▸ Aim of the exercise: Go through the data and copy each line where the string "Show" appears.

Short web captions:
********
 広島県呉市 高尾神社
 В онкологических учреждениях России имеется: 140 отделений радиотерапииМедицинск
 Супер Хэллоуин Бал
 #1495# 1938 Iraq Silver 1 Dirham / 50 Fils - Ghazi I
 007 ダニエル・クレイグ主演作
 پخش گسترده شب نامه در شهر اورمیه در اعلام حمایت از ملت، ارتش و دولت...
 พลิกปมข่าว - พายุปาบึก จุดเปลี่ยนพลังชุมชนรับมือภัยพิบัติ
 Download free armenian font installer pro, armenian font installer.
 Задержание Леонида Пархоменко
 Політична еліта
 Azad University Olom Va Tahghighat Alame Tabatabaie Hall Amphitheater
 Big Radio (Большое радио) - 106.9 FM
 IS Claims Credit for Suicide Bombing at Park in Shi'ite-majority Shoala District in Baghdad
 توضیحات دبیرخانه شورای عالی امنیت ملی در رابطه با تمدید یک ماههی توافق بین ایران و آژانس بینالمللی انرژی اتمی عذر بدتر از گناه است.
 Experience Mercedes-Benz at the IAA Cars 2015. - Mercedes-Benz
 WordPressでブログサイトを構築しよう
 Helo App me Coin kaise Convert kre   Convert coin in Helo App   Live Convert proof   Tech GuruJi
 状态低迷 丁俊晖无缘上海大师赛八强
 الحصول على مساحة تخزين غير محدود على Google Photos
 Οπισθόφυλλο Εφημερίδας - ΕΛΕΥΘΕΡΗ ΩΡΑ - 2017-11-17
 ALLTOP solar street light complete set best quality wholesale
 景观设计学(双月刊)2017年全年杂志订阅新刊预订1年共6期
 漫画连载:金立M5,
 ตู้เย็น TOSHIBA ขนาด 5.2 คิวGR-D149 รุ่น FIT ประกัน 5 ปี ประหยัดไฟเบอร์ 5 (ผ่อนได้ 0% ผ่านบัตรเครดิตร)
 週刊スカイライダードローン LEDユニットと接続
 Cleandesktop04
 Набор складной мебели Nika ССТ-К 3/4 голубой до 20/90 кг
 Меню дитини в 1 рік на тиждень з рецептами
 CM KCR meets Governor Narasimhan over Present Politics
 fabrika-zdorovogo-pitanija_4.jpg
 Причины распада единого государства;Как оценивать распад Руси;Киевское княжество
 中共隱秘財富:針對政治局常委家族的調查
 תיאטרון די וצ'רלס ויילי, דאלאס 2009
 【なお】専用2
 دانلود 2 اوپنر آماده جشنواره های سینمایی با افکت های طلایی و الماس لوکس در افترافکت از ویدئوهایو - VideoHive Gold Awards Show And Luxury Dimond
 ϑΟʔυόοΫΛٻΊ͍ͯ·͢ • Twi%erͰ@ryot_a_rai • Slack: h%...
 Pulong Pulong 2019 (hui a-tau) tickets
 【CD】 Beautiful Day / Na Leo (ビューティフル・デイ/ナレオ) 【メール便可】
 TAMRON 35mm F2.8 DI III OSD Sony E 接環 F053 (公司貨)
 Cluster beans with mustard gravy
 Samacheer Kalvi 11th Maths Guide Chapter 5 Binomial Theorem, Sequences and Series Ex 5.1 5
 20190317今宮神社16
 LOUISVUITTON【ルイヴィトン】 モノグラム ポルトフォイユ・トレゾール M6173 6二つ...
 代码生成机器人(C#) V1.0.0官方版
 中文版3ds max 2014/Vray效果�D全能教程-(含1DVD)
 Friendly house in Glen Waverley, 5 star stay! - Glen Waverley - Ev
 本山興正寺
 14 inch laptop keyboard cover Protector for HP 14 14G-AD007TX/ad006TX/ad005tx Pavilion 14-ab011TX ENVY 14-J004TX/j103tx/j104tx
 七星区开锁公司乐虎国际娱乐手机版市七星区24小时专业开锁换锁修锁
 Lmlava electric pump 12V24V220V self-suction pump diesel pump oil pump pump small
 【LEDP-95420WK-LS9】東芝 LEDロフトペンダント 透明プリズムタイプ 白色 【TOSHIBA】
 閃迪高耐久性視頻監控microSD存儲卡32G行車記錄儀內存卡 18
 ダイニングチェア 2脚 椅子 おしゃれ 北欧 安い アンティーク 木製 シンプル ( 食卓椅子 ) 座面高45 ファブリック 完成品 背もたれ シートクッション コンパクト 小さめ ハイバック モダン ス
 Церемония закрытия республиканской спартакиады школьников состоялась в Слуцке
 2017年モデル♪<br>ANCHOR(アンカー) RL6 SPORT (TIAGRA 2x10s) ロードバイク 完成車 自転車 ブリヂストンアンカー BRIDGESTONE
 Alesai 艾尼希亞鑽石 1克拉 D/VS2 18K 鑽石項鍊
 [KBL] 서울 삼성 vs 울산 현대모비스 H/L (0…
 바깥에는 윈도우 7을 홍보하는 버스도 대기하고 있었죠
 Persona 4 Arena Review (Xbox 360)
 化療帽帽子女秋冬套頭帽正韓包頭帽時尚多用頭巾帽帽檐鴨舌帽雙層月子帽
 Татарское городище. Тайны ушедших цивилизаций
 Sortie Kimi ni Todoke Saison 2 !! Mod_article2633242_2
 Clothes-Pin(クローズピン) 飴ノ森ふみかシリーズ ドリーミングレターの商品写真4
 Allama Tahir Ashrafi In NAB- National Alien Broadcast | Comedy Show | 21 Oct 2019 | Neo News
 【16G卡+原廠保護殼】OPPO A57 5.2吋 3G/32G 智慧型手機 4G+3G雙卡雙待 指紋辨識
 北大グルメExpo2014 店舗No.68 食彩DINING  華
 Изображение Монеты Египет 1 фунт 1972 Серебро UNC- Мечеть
********
▸ Response below:
 دانلود 2 اوپنر آماده جشنواره های سینمایی با افکت های طلایی و الماس لوکس در افترافکت از ویدئوهایو - VideoHive Gold Awards Show And Luxury Dimond
 Allama Tahir Ashrafi In NAB- National Alien Broadcast | Comedy Show | 21 Oct 2019 | Neo News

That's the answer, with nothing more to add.